Every person I meet is a universe of experience and intelligence and spectacular complexity. I’m learning to appreciate this point, I can no longer easily and readily reduce someone to a statistic or a line of text or a bald concept bouncing around in my brain… there’s too much. We need more respect and reverence in our lives, and less of the reduction and dehumanization that we’ve somehow fallen into, no doubt driven by old media and mass marketing conceptual shorthand.
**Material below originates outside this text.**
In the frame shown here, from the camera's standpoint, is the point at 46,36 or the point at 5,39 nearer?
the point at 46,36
So this is where I have to quote, in full, the “I am not a brand” manifesto:

The Internet is made of people. People matter. This includes you. Stop trying to sell everything about yourself to everyone. Don’t just hammer away and repeat and talk at people -— talk TO people. It’s organic. Make stuff for the Internet that matters to you, even if it seems stupid. Do it because it’s good and feels important. Put up more cat pictures. Make more songs. Show your doodles. Give things away and take things that are free. Look at what other people are doing, not to compete, imitate, or compare . . . but because you enjoy looking at the things other people make. Don’t shove yourself into that tiny, airless box called a brand -— tiny, airless boxes are for trinkets and dead people.